## BEGIN Reading passage
Traditionally, researchers have bound data and stored it in a physical form on a library shelf; the only way to access it was to look up its ISBN. In more recent times, research data has often been stored on someone’s computer somewhere, accessible to only a few. There has been a growing need for long term archiving of data, to make it available in a digital form that can be shared and used by others.
Recently, a team of developers at the Institute for Quantitative Social Science at Harvard University led an initiative to make that data available in a digital form. The Dataverse Network Project (figure 1) is a social science research data archive that allows researchers, faculty, students, and other research professionals around the world to store and share their work.
## END Reading passage
## BEGIN Extracted information
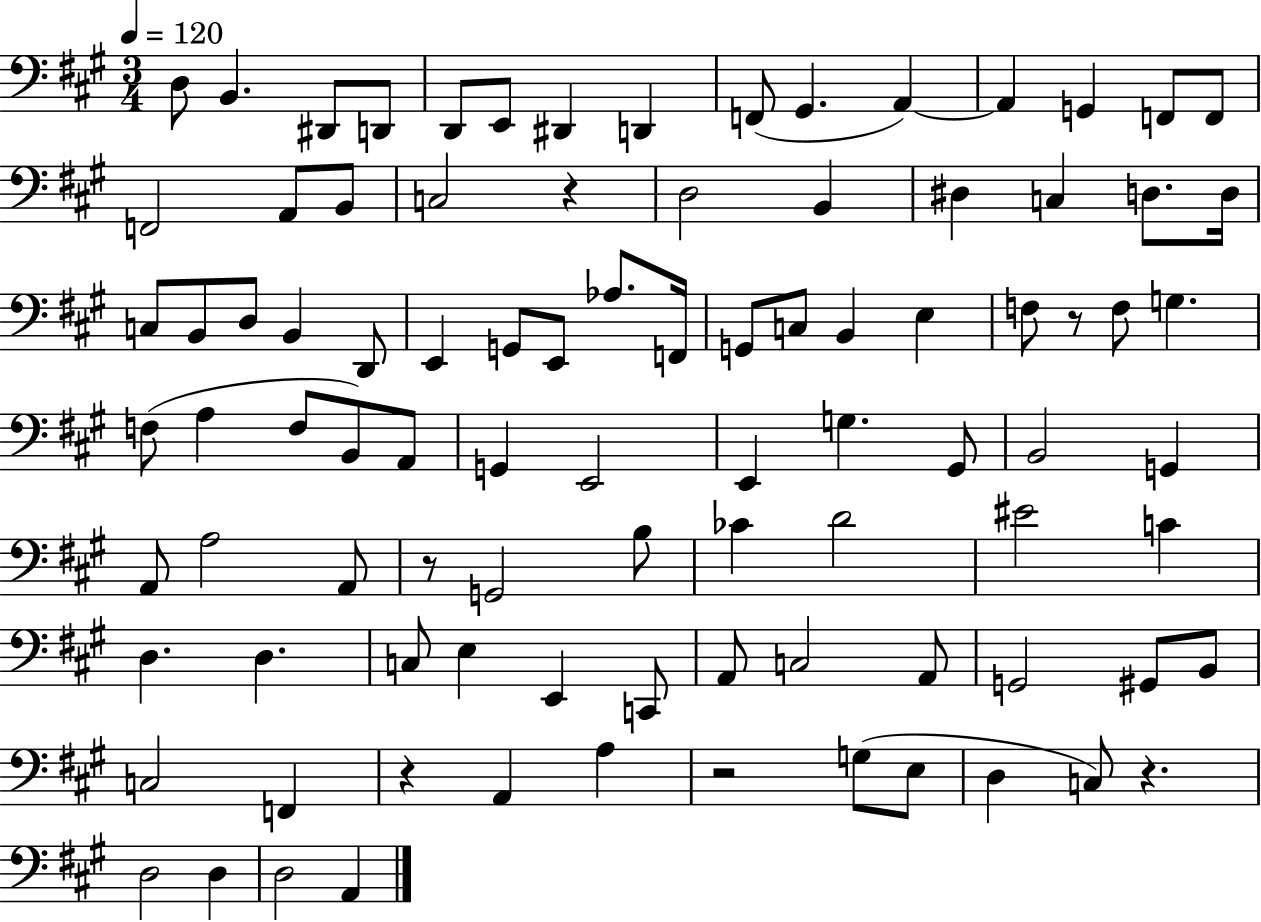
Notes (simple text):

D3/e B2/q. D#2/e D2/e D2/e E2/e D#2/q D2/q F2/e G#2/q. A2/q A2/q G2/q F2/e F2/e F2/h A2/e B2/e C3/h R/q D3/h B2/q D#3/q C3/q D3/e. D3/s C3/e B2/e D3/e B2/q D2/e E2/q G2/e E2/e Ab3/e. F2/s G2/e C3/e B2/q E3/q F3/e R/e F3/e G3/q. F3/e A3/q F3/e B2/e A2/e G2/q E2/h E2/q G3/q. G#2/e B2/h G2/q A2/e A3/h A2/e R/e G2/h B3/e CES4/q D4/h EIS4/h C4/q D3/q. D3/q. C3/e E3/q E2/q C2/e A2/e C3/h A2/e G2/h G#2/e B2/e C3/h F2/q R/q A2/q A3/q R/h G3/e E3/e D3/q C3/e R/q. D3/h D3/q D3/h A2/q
## END Extracted information
## BEGIN Extracted information
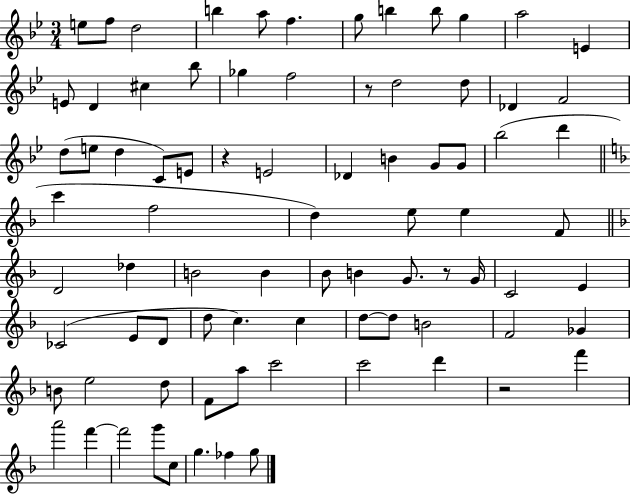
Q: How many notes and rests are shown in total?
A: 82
## END Extracted information
→ **Tasks to carry out**
A. According to the passage on research data archiving, who led the initiative behind the Dataverse Network Project?
B. Pick up the passage on research data archiving after its last sentence and keep writing it.

→ **Outputs for the tasks**
A. A team of developers at the Institute for Quantitative Social Science at Harvard University.

B.
Figure 1: The Dataverse Home Page
The application is designed to be a network of individual research/storage sites known as dataverses. It is easy for an individual or organization to create a dataverse on the dataverse network, simply by clicking a link on the dataverse network home page. After its creation, the owner can administer their own dataverse without having to install their own version of the software. Each dataverse can be customized to create its own look and feel, as well as add its own users, access restrictions, and so forth. Access to studies and files is completely up to the owner/administrator of the content.
The Dataverse Network features industry leading citation standard and data analysis, in addition to XML data that describes the data in terms of its producers’ credentials, research abstract, and other criteria. It conforms to standards for interoperability with other organizations that are collecting, distributing, and using social science research data, which means that studies and their files can be linked among dataverses. Users can also harvest data on a schedule from other organizations that make their studies and the data available.
The interoperability standards were established by the DDI, an international effort to create a standard for technical documentation describing social science. The DDI is funded by the National Science Foundation, as is part of the Dataverse Network project.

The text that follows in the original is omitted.